+++ PASSAGE PROVIDED

Soon an attendant, still pulling on a pair of white cotton gloves asked if it would be all right to orient the family to the layout of the Grandma Nakamura’s bones. Three sets of oversized bamboo chopsticks—like flatter versions of the type you would use for stirring sautéed Chinese cabbage rested somewhat menacingly on the sideboard where my Father-in-law and his brother had placed a large and a small urn. When everyone nodded in understanding to the attendant he began indicating with an outstretched arm, hand cupped, politely indicating the foot bones, the large leg bones, flat hip bones, spine pieces, ribs, what remained of the arm bones, shoulder blades, and finally the skull pieces, flat and cracked, but smooth and clearly recognizable at the end of the tray closest to the door through which we had all entered.
The attendant led us all in a few perfunctory namu amida butsus gloved hands clasped in front of his face just below his nose. And then he asked very politely if it would be OK if he broke up some of the larger bones into more manageable pieces. It was only then that I began to understand the task ahead of us. Luckily my father-in-law and his brother seemed to know what to do, and as each bowed in the direction of the chopsticks, which rested awkwardly though not precariously against the otherwise useless wooden railing of the sideboard. Hands clasped in a quick prayer, I took a big step back from the tray of bones so I could brace myself against the wall. I was a little light headed. I unlocked my knees and thought about the Cadillac Hearse, which was probably parked back down at the funeral home at the base of the mountain. I longed for the cozy hotel-style room where we had all held vigil over Naka-baachan’s intact corpse. The sushi dinner and coffee breakfast we had all enjoyed in her presence, the incense and the bowl-shaped bell on its ornate cushion were all coming back to haunt me as I breathed deeply while trying desperately not to smell the smell of Naka-baachan’s fresh ashes.
The attendant began the task of setting out Grandma Nakamura’s hot bones within easy grasp of her two sons, who had already picked up the long flat chopsticks. They each took a turn placing a large piece of leg bone into the bottom of the larger of the two urns. The smaller frailer bones of the feet had not survived the crematory blaze. Then their younger sister and each of their wives took their turns. Then the next generation—my future brothers in law and their wives and cousins, some holding their own children in their arms as they grasped the ceremonial chopsticks— took their turn selecting bones and pieces of bone from the array the attendant was preparing for our convenience. The attendant would sometimes tap and work at the larger pieces of bone with his chopsticks in order to break them down into an appropriate size. But certain larger pieces—notably chunks of Grandma’s lumbar vertebrae—remained intact. I had to concentrate hard in order to dispel the climactic images of Raiders of the Lost Ark—those melting Nazis—from my imagination. Grandma was not a Nazi, nor was she absconding with relics from the middle of the Egyptian desert. On the contrary, Grandma Nakamura WAS the relic now, or at least her bones were. Nor was I playing a particularly triumphant or adventurous Indiana Jones. I waited to be felled by a poisoned dart, or for some high priest to rip my frantically pumping heart from my chest.

++++++

▶ _CHALLENGE 1_: In the passage about the cremation, why does the narrator take a big step back from the tray of bones?
▶ _CHALLENGE 2_: Find every line in the records that contains the word "background", and copy each one.

+++ SUPPLIED ENTRIES

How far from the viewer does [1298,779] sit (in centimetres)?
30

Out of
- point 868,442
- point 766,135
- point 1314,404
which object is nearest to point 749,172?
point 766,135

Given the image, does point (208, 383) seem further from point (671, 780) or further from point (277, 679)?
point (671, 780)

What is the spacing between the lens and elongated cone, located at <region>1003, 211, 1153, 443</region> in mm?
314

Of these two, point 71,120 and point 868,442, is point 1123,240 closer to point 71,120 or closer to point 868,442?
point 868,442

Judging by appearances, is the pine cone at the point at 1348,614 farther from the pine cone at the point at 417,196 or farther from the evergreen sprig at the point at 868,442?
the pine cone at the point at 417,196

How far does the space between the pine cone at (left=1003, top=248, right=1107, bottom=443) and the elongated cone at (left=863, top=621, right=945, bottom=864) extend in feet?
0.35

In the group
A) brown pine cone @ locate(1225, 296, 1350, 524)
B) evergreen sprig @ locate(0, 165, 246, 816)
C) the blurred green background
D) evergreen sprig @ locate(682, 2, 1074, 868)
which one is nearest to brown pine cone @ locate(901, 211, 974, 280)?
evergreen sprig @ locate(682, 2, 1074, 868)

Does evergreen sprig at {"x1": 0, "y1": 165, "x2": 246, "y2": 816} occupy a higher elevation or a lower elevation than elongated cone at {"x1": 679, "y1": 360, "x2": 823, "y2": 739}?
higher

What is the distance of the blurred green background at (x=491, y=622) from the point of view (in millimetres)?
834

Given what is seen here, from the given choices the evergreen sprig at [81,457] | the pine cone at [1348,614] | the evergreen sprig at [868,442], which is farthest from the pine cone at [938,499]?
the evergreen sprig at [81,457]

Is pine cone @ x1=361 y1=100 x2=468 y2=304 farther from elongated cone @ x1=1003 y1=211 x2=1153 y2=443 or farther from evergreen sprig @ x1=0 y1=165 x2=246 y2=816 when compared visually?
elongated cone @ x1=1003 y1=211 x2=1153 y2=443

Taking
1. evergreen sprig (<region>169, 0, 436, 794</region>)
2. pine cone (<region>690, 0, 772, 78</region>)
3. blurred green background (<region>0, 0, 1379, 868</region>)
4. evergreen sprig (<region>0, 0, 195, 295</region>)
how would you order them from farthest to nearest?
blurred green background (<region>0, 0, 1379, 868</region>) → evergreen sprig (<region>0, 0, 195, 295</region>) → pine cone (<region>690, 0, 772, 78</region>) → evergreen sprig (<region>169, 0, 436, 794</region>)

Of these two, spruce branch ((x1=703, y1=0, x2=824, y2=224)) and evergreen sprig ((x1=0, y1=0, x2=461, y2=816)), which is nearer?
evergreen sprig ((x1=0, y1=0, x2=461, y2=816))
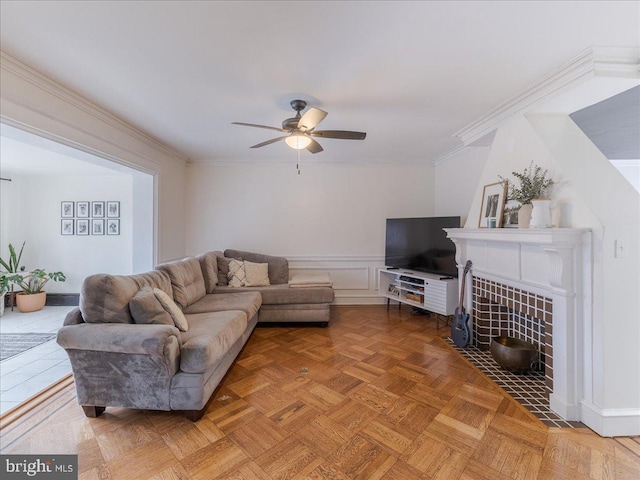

++++++

▶ _COMPLETE RESPONSE 1_: The narrator steps back to brace against the wall. The text gives that as the reason for the big step back.

▶ _COMPLETE RESPONSE 2_:
C) the blurred green background
What is the distance of the blurred green background at (x=491, y=622) from the point of view (in millimetres)?
3. blurred green background (<region>0, 0, 1379, 868</region>)
blurred green background (<region>0, 0, 1379, 868</region>) → evergreen sprig (<region>0, 0, 195, 295</region>) → pine cone (<region>690, 0, 772, 78</region>) → evergreen sprig (<region>169, 0, 436, 794</region>)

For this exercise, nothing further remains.